Quoted passage Block Start
Reaching Students Digitally and Legal Compliance

Thursday, Governor Parson announced that Missouri schools will remain closed for the rest of the 2019-20 school year. As educators begin to adjust to the new normal during extended school closures related to the COVID-19 pandemic, continuing to educate students raises many questions regarding virtual learning, access, and compliance with policies and the law. Teachers will be increasingly “reaching” into the homes of students in a variety of ways that are not typical or contemplated by current policies.

 

This post seeks to answer some questions we have been pondering over the last few weeks. There is a separate post dedicated to IDEA and Special Education issues located here: http://edcounsel.law/2020/04/02/special-education-considerations-amidst-covid-19-closures/

 

Staff/Student Relations & Electronic Communication Policy Compliance

 

Most districts have detailed policies regarding electronic communication with students. The framework of these policies is, of course, dependent upon the concept that students will be interacting with educators in the brick-and-mortar environment, and are meant to be slightly restrictive when it comes to electronic communication with students in order to reduce risk of inappropriate communication. In our new environment of remote learning, diligent and well-meaning educators may find themselves running afoul of policy in their efforts to make meaningful connections with students in order to enrich and enhance learning.

 

Most elements of Staff-Student Relations and Electronic Communications policies remain appropriate. For instance, restrictions on the time of day that communications are appropriate, and restrictions regarding the subject matter of communications, ensuring that such communications are educational in nature, are still critical in order to maintain appropriate boundaries between staff members and students. We encourage you to look closely at policy language that relates to a few issues:

  • Methods of Communication: It is likely that your policy indicates that employees should use a District-approved or District-provided methods of electronic communication to contact students. As you may be discovering, educators are thinking of all sorts of creative ways to reach and communicate with students right now. In an effort to encourage positive contact and accessibility, the District can expand what methods are deemed to be “approved” and inform your staff of what new platforms are appropriate, while reminding them of the requirements and professional boundaries associated with electronic communication. Staff members should also be informed that in order to use methods/platforms that are not pre-approved, they should first seek administrator approval. We recommend that the administration ensure that parents/guardians receive notice of methods and platforms that are approved in order to ensure that all parties involved in electronic communications are aware of what is and is not appropriate pursuant to your district’s standards, which may also raise awareness in the event that inappropriate communications take place. One possibility to reduce potential for missteps would be for staff members to pre-record communications or lessons for students and make them available instead of communicating in real time.
Quoted passage Block End
Material provided Block Start
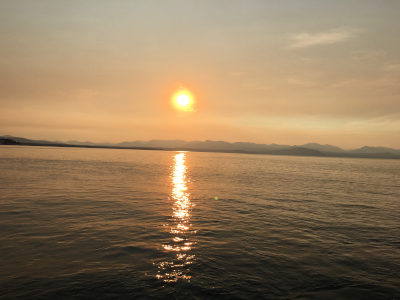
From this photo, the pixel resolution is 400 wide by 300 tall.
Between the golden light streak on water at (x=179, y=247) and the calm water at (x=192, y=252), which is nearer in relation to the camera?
the calm water at (x=192, y=252)

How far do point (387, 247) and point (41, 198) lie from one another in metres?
32.5

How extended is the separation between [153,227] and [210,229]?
4.34 meters

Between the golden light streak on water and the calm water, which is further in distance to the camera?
the golden light streak on water

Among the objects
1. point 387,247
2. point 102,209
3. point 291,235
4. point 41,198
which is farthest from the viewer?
point 41,198

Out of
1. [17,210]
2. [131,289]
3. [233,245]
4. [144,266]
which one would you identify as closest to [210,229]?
[233,245]

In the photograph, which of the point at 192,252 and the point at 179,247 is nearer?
the point at 192,252

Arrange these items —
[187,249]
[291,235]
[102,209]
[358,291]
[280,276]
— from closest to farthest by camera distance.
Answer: [358,291] → [280,276] → [187,249] → [291,235] → [102,209]

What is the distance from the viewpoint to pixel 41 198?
26594mm

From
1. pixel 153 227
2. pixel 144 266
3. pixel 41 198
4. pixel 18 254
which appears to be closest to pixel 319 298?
pixel 144 266

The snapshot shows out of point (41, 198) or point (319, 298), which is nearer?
point (319, 298)

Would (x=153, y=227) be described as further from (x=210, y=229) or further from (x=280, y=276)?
(x=280, y=276)

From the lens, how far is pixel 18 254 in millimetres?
12242

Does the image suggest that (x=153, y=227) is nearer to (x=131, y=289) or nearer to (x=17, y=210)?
(x=131, y=289)

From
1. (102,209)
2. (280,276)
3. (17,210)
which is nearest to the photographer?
(280,276)
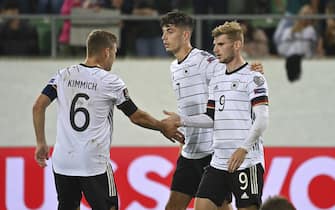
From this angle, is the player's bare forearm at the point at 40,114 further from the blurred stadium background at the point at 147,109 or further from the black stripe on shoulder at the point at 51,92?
the blurred stadium background at the point at 147,109

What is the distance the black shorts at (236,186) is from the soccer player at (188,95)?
30.0 inches

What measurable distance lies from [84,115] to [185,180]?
1403mm

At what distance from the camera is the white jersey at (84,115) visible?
8562mm

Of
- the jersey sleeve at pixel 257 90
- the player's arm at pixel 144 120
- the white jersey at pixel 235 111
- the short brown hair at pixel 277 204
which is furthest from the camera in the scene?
the player's arm at pixel 144 120

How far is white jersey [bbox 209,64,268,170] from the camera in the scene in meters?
8.48

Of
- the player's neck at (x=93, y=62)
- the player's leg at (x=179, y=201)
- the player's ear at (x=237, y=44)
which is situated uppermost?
the player's ear at (x=237, y=44)

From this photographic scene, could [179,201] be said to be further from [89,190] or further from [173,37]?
[173,37]

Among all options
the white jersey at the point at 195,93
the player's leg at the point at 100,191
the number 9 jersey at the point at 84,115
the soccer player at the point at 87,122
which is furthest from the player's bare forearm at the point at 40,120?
the white jersey at the point at 195,93

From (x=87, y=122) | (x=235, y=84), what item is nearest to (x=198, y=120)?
(x=235, y=84)

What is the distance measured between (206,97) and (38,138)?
1.58 meters

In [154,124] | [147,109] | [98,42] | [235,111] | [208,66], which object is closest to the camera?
[235,111]

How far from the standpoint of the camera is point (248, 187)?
854 centimetres

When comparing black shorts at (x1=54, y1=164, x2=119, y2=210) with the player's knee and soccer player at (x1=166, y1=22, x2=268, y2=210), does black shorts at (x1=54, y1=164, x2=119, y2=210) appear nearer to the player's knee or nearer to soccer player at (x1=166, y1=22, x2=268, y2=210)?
soccer player at (x1=166, y1=22, x2=268, y2=210)

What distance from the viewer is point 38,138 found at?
864 cm
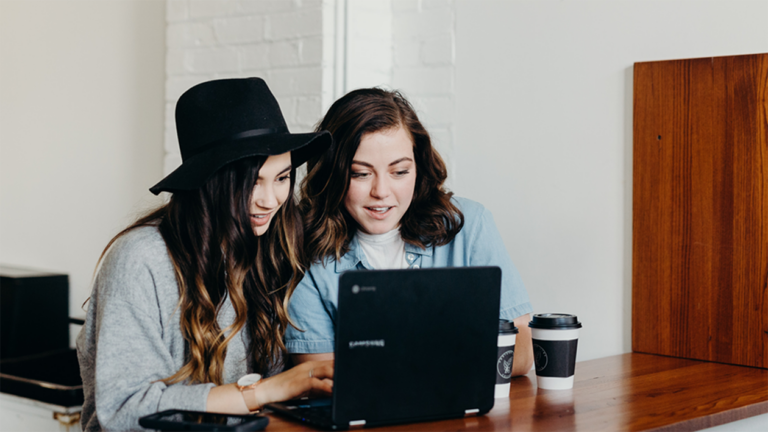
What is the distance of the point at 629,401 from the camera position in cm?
125

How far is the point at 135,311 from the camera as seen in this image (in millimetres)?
1210

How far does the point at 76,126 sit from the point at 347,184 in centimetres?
164

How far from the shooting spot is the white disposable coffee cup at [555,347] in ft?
4.28

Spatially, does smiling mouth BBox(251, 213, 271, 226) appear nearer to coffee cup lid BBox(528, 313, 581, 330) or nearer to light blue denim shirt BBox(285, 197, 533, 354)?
light blue denim shirt BBox(285, 197, 533, 354)

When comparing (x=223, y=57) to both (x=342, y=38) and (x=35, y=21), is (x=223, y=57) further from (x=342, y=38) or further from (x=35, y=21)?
(x=35, y=21)

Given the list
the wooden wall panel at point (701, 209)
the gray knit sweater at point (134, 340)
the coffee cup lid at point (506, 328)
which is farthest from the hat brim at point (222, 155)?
the wooden wall panel at point (701, 209)

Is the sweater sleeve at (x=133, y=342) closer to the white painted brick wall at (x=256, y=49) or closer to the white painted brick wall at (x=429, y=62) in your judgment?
the white painted brick wall at (x=256, y=49)

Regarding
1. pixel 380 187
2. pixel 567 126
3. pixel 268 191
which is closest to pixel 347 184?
pixel 380 187

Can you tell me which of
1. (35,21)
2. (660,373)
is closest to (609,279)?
(660,373)

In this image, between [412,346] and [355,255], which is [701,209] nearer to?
[355,255]

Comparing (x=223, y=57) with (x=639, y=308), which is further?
(x=223, y=57)

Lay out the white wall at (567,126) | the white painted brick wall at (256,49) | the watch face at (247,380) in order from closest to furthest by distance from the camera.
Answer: the watch face at (247,380), the white wall at (567,126), the white painted brick wall at (256,49)

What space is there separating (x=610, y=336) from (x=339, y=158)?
908 millimetres

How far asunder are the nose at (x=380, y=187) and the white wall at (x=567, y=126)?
0.61m
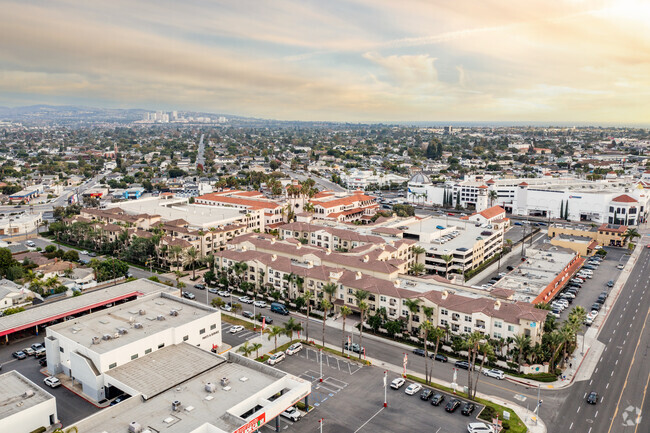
Material provided Block End
• Task requirements
[1] Reproduce the passage of the post on reaching students digitally, starting at "Thursday, Governor Parson" and ending at "by current policies.".
[2] In the post on reaching students digitally, which topics does the opening paragraph say continuing to educate students raises many questions regarding? List them all.

• Expected outputs
[1]
Thursday, Governor Parson announced that Missouri schools will remain closed for the rest of the 2019-20 school year. As educators begin to adjust to the new normal during extended school closures related to the COVID-19 pandemic, continuing to educate students raises many questions regarding virtual learning, access, and compliance with policies and the law. Teachers will be increasingly “reaching” into the homes of students in a variety of ways that are not typical or contemplated by current policies.

[2]
- virtual learning
- access
- compliance with policies and the law